SAREC learned this weekend, that when invited to attend the signing of contracts at the IPP office, the new minister’s office asked that the signing be delayed. This is in order to allow Energy Minister Mmamoloko Kubayi to meet with the Minister of Public Enterprises, Ms Lynne Brown. It has been indicated that once the two ministers have met, a new signature deadline will be set.
“While we recognise the need for the new Minister to get up to speed on the issues, financial closure of duly procured renewable power for 37 Power Purchase Agreements now stands at almost 2 years,” commented Brenda Martin, Chair of SAREC.
Since the previous Minister’s instruction was issued, Independent Power Producers (IPPs) have taken all necessary steps to ensure that they are ready for PPA signature. “Over the past few weeks, since the previous Minister issued her instruction to Eskom, affected IPPs have been working with Eskom officials to ensure that the necessary paperwork is up to date, so that financial closure can be achieved and construction can begin.

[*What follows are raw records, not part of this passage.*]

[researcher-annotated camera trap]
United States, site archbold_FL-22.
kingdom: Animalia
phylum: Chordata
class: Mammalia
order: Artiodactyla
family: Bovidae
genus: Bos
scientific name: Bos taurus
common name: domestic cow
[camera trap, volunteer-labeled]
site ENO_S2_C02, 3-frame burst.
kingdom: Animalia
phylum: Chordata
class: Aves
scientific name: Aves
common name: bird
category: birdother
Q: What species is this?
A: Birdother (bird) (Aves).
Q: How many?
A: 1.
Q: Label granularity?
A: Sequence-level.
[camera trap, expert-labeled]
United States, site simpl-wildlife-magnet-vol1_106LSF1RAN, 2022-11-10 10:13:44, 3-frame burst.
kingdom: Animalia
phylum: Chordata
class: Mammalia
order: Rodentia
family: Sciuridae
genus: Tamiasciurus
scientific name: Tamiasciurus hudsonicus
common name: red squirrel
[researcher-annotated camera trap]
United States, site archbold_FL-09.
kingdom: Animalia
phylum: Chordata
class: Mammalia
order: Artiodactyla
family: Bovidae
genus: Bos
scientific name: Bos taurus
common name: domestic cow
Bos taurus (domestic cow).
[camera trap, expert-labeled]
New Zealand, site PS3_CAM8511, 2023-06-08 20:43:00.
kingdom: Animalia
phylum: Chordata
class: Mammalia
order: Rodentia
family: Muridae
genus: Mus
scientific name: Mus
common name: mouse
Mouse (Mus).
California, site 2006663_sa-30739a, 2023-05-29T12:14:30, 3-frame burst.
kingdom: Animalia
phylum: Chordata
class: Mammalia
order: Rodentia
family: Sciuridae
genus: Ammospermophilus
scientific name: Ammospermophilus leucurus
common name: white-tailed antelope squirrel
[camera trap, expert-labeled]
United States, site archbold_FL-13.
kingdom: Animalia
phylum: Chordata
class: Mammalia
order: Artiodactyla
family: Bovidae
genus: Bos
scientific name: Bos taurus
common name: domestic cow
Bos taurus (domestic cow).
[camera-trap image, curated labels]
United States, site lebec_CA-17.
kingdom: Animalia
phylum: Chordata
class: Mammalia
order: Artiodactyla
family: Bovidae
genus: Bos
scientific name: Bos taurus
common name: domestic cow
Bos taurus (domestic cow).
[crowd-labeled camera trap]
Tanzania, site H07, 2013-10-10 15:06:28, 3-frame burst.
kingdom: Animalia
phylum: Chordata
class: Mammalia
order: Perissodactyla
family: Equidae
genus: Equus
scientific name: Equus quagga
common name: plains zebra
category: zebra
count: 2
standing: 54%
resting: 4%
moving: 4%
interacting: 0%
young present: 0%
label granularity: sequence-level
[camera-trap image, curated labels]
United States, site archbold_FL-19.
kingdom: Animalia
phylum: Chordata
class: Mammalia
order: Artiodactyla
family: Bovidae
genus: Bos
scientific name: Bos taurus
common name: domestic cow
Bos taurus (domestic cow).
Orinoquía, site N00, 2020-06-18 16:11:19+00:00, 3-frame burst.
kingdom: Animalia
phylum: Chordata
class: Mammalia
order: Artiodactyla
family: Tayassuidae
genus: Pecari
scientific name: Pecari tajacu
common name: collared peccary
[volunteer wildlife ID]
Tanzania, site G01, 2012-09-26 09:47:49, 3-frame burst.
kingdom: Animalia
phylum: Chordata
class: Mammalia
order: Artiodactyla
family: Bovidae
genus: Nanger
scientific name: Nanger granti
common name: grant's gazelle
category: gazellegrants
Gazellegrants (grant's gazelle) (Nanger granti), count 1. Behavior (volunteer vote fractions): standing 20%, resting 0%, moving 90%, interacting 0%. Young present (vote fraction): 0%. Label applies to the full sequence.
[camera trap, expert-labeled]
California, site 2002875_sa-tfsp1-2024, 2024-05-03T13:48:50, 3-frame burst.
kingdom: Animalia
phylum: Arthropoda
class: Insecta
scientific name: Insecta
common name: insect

SAREC explained that over the past few months, all of Eskom’s concerns in relation to PPA signatures have been addressed by Treasury, NERSA and the Department of Energy. It is clear that in policy, by signing PPAs with duly selected preferred bidders, Eskom is not at risk of any unforeseen financial exposure.
“It is understood that Eskom’s obligation to pay for power procured, will only kick in once power plants are built and power is generated by IPPs,” added Martin.
Over 13 000 jobs will be created during the construction process along, with over 1 900 jobs created in the operational phase. SAREC, which represents solar and wind interests in the energy sector, also estimates that a combined investor value of R58 billion in investment will be unlocked, as soon as PPAs are signed. With this investment added to the already R194 billion attracted by the renewable power industry, the industry can continue to make a direct, cost-effective and job-creating contribution to rural community development, and to South Africa’s ailing economy.
Since SONA2017, the directives from the President, the Finance Minister and the Minister of Energy have been clear: that PPAs for the 37 preferred bids must be concluded. While the Minister of Energy is responsible for the realisation of least-cost energy security in South Africa, the Minister of Public Enterprises is responsible for ensuring that state-owned enterprises like the national Utility act in the national interest.
“We hope that Eskom will conclude its legal obligations to renewable power producers before embarking on plans relating to its proposed nuclear deal in June,” concluded Martin.